Le due definizioni non sono intercambiabili anche se possono coesistere in uno stesso soggetto. Un esempio fu l’imperatore Ottaviano Augusto, figlio adottivo di Giulio Cesare che nel maggio del 44 a.C., rivendicò i diritti di figlio ed erede del dittatore. Anche Trump, presidente degli Stati Uniti d’America, che è una repubblica presidenziale federale, dimostra delle tendenze imperialiste quando parla di annettere il Canale di Panama, la Groenlandia e il Canada, ma non può certo ordinarne la conquista.

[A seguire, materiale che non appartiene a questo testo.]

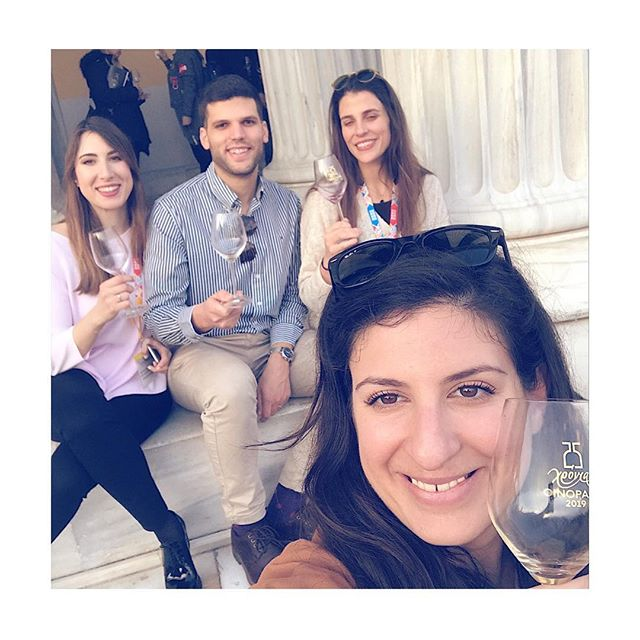 Wine tastes always better when you share it with friends 🤗 #oenorama2019 #greekwine . . . . .  #drinkgreek #winefriends #winetasting #winelover #wineandfriends #winestagram #wineo #wineallday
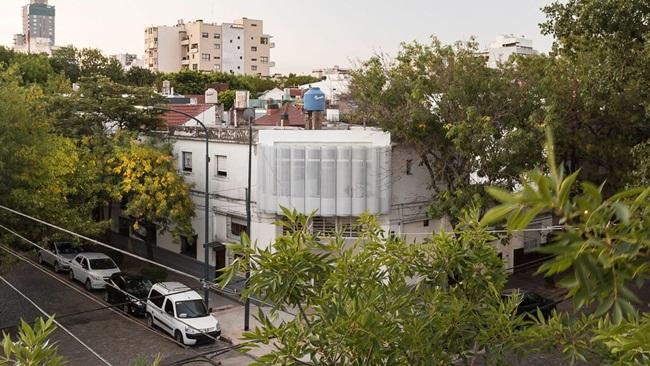 Công ty kiến trúcIR Arquitectura (Argentina) đã tận dụng diện tích nhỏ còn sót lại từ một căn nhà cũ để biến thành một căn hộ đẹp và không hề chật chội.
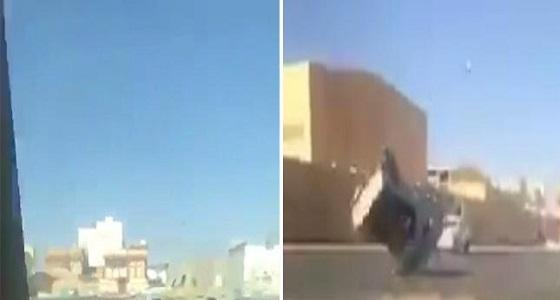 """بالفيديو.. مفحط ينقلب بسيارته """" جيب شاص """"إثر التفحيط"""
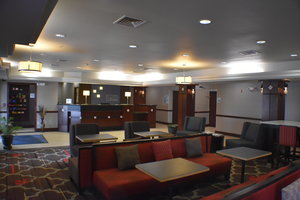 Lobby - Holiday Inn Express Hotel & Suites Garden City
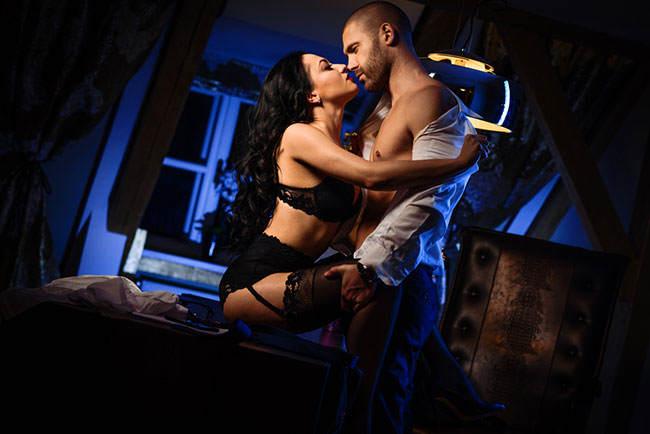 Frau und Mann beim Casual Dating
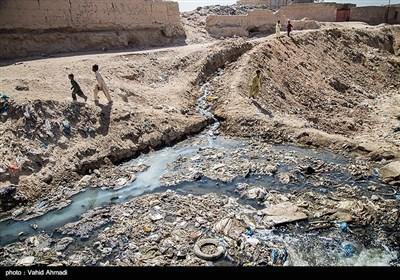 یکی شدن محل انباشت زباله با محل زندگی اهالی منطقه سیک سوزی در حاشیه زاهدان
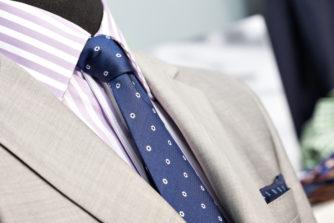 ネクタイでおしゃれ男子を目指せ!ネクタイは色とデザインにもこだわろう!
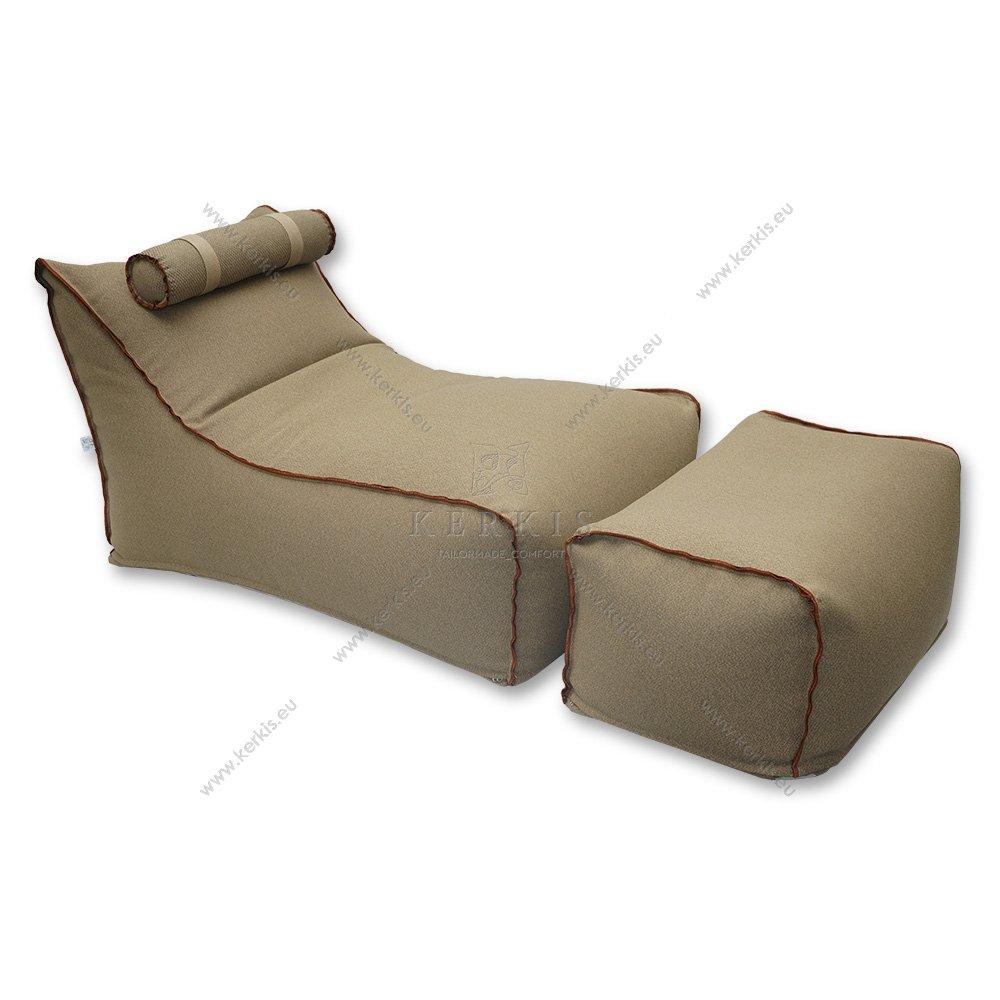 Πουφ Ήρα κατασκευασμένο από την Kerkis Tailormade Comfort, με δύο κομμάτια και με προσκέφαλο στηριζόμενο με ιμάντες ώστε να μετακινείται ή ακόμη και να αφαιρείται. Η εμφανής διακοσμητική ραφή προσδίσει ξεχωριστό στυλ.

Eppure, sui giornali, travisando ancora una volta le definizioni, si legge «arriva il Nuovo Imperialismo Americano», come se negli Stati Uniti il popolo non avesse eletto un presidente ma si fosse instaurato un imperatore con poteri dittatoriali.
Noi, esseri umani, comunichiamo con le parole e se assegniamo loro significati impropri, otteniamo una comunicazione distorta. Se ci riappropriassimo delle parole e del loro significato, miglioreremmo la comunicazione evitando pericolose incomprensioni. Sarebbe importante che soprattutto i media, dai quali assorbiamo le informazioni e i modi di esprimerci, recuperassero la professionalità e l’onestà intellettuale necessaria per comunicare senza distorcere il corretto significato delle parole e di conseguenza dei fatti. I media si dice siano il quarto potere e hanno un ruolo importante in una democrazia e non dovrebbero mai cedere alla tentazione di sobillare la popolazione con parole improprie che non fanno altro che alimentare fack-news. Perché le fack-news non vengono alimentate solo in situazione “goliardiche” ma possono arrecare seri danni.
Una delle fake-news più gravi e dannose è stata quella che, nel 2003, affermava il possesso di armi di distruzione di massa da parte dell’Iraq di Saddam Hussein. L’informazione fu ampiamente diffusa dai media senza una corretta valutazione della veridicità, contribuendo a giustificare l’invasione dell’Iraq da parte degli Stati Uniti e dei loro alleati. L’invasione causò centinaia di migliaia di morti, enormi distruzioni e ha avuto conseguenze a lungo termine nella instabilità in Medio Oriente. Fare il giornalista è un mestiere di grande responsabilità sociale e per questo deve essere svolto fornendo ai lettori informazioni verificate, dando sempre visibilità delle fonti, utilizzando le corrette terminologie per qualificare i soggetti e gli avvenimenti e, ultimo ma non ultimo, avendo il coraggio di ammettere gli errori con dovute e pronte rettifiche.